*Given text:*
════════════════

Rev. Shannon DeLaureal
On this 3rd Sunday of stay-at-home worship during the global coronavirus outbreak, how are you coping? Being in lockdown is far from easy. Being on one's own or sharing your home with your family has its own unique challenges. So many people are trying to stay upbeat and positive. And yet we are weary, aren't we? Weary of all the changes we're experiencing with this lockdown; fearful for our loved ones/frontline workers, our homes, our livelihoods, our churches; fearful of the unknown future. Adrenalin has gotten us so far and now that's coming to a natural end. What are we to do now?
The longer we continue to battle this pandemic, the more personal it will become. We will begin to know people (if we haven't already) who have the virus, suffered from it, died from it, or survived it. This can be traumatizing. We are living in dangerous times. Even though we may live on our own, may we know we are not alone when it comes to living in dangerous times.
Jesus too lived during dangerous times, as the religious leaders plotted his death. We normally associate Palm Sunday with celebration . . . cheerful crowds waving palm branches and shouting their praise as Jesus enters Jerusalem riding on the foal of a donkey. But some biblical historians believe this parade could have also been seen as a political protest of the Roman Empire.
It has been written that palm branches were symbols for Jewish nationalism and independence; the laying down of one's cloak on the ground signified a person's willingness to a lay down his own authority to abide by someone else's. The word "Hosanna" does not mean "hurray" but "God deliver us" in original Hebrew.
Combine the message of these symbols and actions — God deliver us . . . we submit to your authority, Jesus . . . give us Jewish independence! These actions are all quite risky and dangerous to do in the face of an oppressive regime.
And yet Jesus stood his ground; he knew his time had come to return to the Father. He met this challenge prayerfully and face-to-face. Even though he did not drive Roman rule out of Jerusalem, Jesus did offer deliverance. Even though he did not become an earthly ruler which redeemed Israel, Jesus did become the King of Peace who reconciles all people to Almighty God.
He was willing to confront the dangerous oppressive powers of this world, so that people may come to have new life and eternal life in him. And yet this confrontation revealed his vulnerability and human limitations. It brought an end to his earthly life. But that was not the end of him. It was just the beginning of his eternal reign.
This pandemic will reveal our vulnerabilities and limitations in ways we hadn't anticipated. Fear, anxiety, and grief may already be our daily companions. May we find ways to meet these current challenges with active prayer, faith in God and in conversation with those dearest to us. In the ways we can, may we reach out and help others. May we as a church shout "Hosanna" — "God deliver us," praying for all the world. As life unfolds in the weeks ahead, may we trust we are not alone no matter what may come. May we not lose hope, for we follow the Deliverer and Prince of Peace who rode into the holy city on a donkey, with meekness and majesty. May our streets soon be filled with shouts of praise: "Blessed is he who comes in the name of the Lord!"
The following prayer was written using the 5 words/phrases that caught my attention while reading our Gospel lesson. They are noted in bold print.
Oh Lord, you know our worries, fears, and frustrations on this very day. You say to us "bring them to me." We are grateful that we can turn to you with all these things and entrust them into your care.
On this Palm Sunday, you won't ride into Jerusalem on the foal of a donkey, but you are able to ride into our hearts and lives with your humility and majesty. Prophet Zechariah's words are still true for us today as they were in ancient times: "Your King comes."
We shout our "Hosannas" and ask you to deliver us from the suffering endured during this coronavirus outbreak. Help us to better cope with our daily challenges and to become more at ease with uncertainty. May our hearts be stirred in such a way that we have more hope for the difficult days ahead. May we know in our hearts and profess with our lips, "Blessed is he who comes in the name of the Lord!"

════════════════

*Input data:*
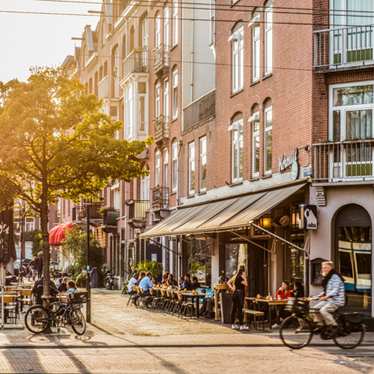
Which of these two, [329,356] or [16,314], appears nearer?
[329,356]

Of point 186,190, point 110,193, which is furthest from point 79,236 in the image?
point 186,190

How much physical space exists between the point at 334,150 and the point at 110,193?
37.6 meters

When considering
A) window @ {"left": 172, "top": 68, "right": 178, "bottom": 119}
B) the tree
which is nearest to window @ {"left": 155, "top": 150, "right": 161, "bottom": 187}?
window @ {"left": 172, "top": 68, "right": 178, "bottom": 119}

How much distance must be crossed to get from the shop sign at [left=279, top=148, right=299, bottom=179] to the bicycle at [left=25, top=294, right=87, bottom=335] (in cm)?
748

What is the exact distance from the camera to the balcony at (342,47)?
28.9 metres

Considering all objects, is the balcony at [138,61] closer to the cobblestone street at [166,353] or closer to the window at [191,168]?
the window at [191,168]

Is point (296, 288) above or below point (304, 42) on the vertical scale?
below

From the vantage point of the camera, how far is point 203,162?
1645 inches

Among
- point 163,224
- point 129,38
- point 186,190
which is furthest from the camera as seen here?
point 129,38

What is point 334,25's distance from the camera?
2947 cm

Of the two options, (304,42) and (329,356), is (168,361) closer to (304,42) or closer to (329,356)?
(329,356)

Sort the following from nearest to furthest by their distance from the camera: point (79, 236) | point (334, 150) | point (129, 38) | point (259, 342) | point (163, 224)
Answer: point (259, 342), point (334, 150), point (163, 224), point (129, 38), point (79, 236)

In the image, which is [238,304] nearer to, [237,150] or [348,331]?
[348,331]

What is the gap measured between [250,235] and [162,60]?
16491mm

════════════════

*What the task asks:* From the Palm Sunday reflection, pull out the passage word for word, starting with "It has been" and going on through "an oppressive regime.".

*Expected answer:*
It has been written that palm branches were symbols for Jewish nationalism and independence; the laying down of one's cloak on the ground signified a person's willingness to a lay down his own authority to abide by someone else's. The word "Hosanna" does not mean "hurray" but "God deliver us" in original Hebrew.
Combine the message of these symbols and actions — God deliver us . . . we submit to your authority, Jesus . . . give us Jewish independence! These actions are all quite risky and dangerous to do in the face of an oppressive regime.